None of the images should appear in your copy. Transcribe the data in full.

Raw data START

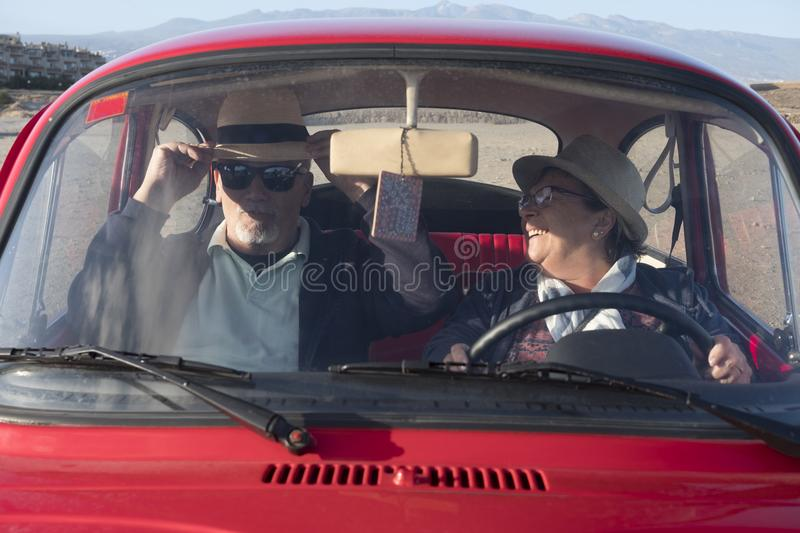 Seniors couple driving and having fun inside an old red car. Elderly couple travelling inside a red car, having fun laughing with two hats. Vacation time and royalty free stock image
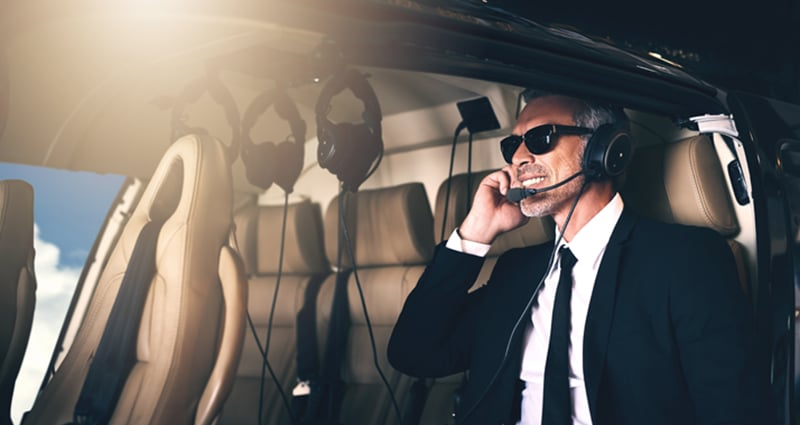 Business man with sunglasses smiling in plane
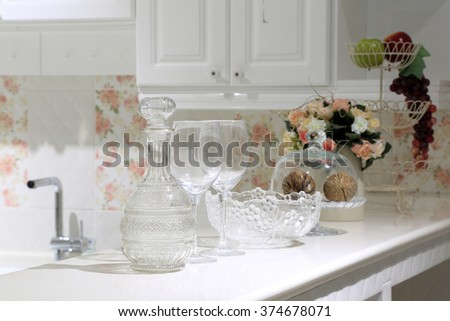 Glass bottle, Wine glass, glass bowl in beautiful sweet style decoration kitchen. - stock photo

Raw data END

Solution for this task =
 Seniors couple driving and having fun inside an old red car. Elderly couple travelling inside a red car, having fun laughing with two hats. Vacation time and royalty free stock image
 Business man with sunglasses smiling in plane
 Glass bottle, Wine glass, glass bowl in beautiful sweet style decoration kitchen. - stock photo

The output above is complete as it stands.